Page:LeMay - Essais poétiques, 1865.djvu/37

Le texte de cette page a été corrigé et est conforme au fac-similé.
28
ÉVANGÉLINE

Chacun fumait, causait, riait de toute part.
Les groupes arrivés aux groupes en retard
Criaient mille bons mots, mille plaisanteries.
Les maisons ressemblaient à des hôtelleries.
Assis devant les seuils sur de vieux bancs de bois,
Se chauffant au soleil, les simples villageois
Discouraient du danger qui menaçait leur tête.
La maison de Benoît avait un air de fête.
Là plus vive qu’ailleurs on trouvait la gaîté,
Et plus charmante aussi l’humble hospitalité :
Evangéline était au milieu des convives ;
Et son regard modeste et ses grâces naïves
Avaient, ce matin-là, pour eux bien plus d’attrait
Que le verre enivrant que sa main leur offrait.

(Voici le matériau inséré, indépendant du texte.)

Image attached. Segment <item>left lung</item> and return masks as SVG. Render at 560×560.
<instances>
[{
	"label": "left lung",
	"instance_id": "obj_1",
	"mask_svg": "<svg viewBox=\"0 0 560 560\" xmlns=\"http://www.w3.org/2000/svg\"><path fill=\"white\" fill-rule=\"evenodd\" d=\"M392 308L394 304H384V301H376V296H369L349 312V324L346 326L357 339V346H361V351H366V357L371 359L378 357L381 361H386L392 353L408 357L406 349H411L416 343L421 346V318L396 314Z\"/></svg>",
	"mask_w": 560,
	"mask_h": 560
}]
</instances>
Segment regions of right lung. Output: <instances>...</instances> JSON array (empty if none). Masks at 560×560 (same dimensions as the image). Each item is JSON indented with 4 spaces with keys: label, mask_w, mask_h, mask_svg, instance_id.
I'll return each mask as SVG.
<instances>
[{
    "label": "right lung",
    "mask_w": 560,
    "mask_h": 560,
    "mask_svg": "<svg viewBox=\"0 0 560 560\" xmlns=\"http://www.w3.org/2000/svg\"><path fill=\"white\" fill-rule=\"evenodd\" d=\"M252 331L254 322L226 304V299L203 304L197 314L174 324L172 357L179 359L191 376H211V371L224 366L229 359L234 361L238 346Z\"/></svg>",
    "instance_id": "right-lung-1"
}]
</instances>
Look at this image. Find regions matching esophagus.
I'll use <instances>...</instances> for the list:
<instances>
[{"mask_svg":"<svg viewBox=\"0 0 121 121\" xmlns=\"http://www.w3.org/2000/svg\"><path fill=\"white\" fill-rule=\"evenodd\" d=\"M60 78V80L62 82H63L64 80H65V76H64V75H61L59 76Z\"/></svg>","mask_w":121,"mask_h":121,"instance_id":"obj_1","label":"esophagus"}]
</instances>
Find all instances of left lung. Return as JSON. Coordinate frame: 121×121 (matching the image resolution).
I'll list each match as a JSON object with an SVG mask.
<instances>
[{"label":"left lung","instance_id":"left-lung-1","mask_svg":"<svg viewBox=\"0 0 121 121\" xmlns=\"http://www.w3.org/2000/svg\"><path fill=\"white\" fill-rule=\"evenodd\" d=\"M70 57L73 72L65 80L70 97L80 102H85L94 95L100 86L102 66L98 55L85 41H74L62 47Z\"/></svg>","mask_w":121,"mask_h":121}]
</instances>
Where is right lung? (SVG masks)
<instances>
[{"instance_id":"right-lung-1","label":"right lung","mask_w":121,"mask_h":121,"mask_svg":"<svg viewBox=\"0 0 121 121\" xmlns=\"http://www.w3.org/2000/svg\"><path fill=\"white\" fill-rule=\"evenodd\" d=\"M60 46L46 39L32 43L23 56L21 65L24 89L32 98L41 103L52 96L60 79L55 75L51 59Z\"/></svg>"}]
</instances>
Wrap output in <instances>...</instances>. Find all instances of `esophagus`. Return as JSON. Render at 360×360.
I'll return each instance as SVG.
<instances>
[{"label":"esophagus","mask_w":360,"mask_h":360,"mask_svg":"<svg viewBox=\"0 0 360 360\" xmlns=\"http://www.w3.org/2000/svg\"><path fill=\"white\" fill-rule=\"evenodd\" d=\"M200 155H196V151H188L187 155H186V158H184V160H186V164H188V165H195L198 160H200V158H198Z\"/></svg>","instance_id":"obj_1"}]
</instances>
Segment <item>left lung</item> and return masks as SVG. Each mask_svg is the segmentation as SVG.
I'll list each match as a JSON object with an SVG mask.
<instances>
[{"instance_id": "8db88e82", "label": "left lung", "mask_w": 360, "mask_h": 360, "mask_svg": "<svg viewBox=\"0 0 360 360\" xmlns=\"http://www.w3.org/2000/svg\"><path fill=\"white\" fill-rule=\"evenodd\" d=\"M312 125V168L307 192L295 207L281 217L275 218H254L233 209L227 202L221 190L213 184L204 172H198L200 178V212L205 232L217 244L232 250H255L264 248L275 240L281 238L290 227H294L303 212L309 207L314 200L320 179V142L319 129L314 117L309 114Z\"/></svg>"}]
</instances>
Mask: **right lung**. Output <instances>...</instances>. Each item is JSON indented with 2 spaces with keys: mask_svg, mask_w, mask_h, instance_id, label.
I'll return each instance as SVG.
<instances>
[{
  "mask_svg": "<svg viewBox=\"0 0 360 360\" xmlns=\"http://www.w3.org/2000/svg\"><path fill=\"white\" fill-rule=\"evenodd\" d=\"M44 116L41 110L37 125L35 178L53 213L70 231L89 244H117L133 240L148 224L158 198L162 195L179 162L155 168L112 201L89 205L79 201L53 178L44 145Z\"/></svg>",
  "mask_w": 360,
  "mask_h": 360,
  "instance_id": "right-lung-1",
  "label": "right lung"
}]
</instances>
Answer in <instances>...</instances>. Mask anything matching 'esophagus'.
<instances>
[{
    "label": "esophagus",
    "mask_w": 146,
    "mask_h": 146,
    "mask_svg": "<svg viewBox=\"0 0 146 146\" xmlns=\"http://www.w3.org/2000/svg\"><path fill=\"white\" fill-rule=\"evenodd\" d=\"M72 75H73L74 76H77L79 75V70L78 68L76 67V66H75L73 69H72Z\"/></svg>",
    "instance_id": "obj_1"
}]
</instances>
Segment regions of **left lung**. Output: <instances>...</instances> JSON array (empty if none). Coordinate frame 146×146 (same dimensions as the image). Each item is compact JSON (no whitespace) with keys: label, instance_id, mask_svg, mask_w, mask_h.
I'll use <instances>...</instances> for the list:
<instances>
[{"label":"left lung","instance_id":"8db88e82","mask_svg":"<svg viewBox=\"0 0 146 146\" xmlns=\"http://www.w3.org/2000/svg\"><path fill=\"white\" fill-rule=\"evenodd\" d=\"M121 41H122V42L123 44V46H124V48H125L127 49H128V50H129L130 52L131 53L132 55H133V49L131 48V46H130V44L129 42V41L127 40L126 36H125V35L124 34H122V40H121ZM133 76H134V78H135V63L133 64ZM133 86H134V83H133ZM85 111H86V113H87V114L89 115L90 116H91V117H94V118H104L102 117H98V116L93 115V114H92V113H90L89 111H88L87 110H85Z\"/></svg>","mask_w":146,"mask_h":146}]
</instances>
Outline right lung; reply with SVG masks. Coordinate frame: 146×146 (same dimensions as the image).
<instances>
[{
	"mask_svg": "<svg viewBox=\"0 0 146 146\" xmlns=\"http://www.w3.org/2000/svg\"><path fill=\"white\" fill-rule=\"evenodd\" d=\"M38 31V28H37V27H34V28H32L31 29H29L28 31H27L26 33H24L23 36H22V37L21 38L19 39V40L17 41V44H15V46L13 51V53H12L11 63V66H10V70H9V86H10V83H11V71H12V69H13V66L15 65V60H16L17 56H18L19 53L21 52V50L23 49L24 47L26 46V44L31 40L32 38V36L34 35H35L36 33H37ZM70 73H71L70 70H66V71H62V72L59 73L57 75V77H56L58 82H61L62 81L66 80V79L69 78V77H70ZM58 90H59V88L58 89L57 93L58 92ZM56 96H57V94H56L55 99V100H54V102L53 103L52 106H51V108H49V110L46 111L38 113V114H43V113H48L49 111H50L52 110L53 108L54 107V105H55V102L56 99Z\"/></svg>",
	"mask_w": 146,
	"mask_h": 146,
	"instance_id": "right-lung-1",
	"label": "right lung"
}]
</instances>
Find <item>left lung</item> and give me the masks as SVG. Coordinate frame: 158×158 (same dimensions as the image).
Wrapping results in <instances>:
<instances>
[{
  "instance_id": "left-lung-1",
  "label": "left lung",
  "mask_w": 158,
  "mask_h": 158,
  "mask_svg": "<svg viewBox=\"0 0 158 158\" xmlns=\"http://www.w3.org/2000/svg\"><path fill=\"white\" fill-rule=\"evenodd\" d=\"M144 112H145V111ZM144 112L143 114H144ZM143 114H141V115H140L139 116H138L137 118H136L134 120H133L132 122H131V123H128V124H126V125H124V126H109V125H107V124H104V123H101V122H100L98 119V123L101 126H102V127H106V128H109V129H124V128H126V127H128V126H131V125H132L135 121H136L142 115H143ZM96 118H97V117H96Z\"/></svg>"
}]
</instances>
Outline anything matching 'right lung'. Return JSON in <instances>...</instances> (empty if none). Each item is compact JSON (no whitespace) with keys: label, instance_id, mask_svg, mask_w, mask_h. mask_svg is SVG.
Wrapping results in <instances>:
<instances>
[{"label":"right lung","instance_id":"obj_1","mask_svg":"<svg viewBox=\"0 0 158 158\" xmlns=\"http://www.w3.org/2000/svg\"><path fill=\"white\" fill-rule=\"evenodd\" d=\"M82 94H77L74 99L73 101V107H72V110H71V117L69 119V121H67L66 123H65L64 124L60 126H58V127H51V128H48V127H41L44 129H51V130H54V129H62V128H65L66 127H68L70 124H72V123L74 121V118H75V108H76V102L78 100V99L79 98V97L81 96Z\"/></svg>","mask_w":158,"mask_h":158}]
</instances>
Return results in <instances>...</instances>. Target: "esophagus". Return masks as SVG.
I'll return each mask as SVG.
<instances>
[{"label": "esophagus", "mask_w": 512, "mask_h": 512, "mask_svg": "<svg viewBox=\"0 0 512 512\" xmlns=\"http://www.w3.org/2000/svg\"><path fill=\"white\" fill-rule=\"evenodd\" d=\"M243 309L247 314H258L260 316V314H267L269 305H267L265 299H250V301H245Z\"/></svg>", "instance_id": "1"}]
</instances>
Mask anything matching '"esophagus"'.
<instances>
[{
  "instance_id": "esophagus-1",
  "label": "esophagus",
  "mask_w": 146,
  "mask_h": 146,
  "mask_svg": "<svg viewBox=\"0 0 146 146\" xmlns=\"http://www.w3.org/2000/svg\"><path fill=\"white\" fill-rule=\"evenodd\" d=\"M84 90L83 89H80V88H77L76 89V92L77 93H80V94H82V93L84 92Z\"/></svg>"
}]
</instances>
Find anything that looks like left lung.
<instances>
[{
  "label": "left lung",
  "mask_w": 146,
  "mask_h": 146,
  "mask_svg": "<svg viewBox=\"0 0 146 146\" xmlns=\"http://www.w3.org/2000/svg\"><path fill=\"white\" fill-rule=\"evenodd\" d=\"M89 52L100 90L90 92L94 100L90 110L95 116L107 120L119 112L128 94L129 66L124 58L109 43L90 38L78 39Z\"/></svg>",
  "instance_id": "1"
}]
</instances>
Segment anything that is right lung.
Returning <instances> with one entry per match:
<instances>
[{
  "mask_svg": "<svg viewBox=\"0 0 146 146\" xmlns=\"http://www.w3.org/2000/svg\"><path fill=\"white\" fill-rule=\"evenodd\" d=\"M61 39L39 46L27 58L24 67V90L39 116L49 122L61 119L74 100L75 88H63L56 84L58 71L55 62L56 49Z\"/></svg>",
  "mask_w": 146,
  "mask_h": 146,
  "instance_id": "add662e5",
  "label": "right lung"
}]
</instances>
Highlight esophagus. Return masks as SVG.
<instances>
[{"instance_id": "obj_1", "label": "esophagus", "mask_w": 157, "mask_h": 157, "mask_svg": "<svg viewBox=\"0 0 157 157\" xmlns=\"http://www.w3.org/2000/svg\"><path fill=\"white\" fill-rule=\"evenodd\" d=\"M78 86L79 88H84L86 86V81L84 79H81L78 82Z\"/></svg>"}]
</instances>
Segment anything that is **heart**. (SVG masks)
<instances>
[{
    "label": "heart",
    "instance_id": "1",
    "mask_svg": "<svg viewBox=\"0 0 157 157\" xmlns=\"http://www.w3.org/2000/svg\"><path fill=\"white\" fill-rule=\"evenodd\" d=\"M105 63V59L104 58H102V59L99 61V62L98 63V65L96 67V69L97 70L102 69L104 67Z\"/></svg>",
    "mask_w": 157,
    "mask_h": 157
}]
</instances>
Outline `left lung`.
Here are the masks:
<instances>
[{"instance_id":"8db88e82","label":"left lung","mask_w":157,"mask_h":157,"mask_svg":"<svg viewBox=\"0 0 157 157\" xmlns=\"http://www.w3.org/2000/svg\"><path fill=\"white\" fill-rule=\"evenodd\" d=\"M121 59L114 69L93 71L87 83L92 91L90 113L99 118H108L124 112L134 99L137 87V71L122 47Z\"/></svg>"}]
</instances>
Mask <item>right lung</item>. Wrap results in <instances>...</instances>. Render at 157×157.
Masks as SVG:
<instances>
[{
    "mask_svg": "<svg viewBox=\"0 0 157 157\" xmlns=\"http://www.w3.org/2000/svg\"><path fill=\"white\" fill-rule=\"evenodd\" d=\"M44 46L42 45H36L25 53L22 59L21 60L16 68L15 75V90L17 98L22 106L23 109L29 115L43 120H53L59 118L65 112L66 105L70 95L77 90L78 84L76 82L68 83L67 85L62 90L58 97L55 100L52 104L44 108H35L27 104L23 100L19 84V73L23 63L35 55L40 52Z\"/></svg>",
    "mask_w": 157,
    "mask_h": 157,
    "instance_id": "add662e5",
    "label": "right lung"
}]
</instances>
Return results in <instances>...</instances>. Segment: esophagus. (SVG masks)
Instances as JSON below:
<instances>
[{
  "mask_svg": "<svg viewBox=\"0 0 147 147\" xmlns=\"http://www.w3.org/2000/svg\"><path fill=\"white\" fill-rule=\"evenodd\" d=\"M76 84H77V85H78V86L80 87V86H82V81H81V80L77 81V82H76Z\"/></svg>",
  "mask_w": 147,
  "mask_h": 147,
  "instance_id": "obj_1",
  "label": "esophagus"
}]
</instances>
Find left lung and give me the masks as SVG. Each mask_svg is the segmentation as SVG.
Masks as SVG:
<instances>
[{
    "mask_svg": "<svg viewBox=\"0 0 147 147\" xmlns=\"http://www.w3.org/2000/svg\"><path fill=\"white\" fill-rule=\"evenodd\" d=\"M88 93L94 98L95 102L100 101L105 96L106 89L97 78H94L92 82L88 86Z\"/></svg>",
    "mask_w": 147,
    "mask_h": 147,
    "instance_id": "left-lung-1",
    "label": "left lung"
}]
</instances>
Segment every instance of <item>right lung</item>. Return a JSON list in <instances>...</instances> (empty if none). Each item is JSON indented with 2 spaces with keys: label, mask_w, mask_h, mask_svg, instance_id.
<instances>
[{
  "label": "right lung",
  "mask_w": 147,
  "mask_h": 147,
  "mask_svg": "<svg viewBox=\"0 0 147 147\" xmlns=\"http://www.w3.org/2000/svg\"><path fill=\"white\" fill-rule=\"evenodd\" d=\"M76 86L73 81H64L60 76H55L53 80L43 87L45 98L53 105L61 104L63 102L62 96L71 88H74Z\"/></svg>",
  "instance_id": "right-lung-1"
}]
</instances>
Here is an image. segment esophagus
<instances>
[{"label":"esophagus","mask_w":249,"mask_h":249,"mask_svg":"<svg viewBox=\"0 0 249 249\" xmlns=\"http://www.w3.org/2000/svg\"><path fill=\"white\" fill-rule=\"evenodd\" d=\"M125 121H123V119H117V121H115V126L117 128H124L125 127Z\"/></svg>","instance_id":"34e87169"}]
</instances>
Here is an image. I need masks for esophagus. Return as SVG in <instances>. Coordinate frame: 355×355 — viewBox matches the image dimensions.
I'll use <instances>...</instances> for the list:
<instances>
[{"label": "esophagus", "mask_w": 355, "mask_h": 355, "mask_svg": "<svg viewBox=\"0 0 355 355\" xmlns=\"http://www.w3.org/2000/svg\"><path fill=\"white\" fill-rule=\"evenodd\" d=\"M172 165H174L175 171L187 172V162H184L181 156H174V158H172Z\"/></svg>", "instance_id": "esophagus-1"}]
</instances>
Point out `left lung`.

On fit dans le verger les chastes fiançailles.
Le soleil était chaud comme au temps des semailles :
De l’odeur des fruits mûrs l’air était parfumé ;
Le ciel brillait d’un feu tout inaccoutumé.
Le prêtre fut conduit à l’ombre du feuillage
Avec le vieux Leblanc notaire du village.
Du bonheur des amants s’entretenant tous deux
Basile et le fermier étaient assis près d’eux.
Et contre le pressoir et les ruches d’abeilles,
Avec les jeunes gens aux figures vermeilles
Etait le vieux Michel joueur de violon,
Charmant diseur de riens, beau chanteur de chanson,
Qui tenait bien l’archet et battait la mesure
En frappant du talon le tapis de verdure.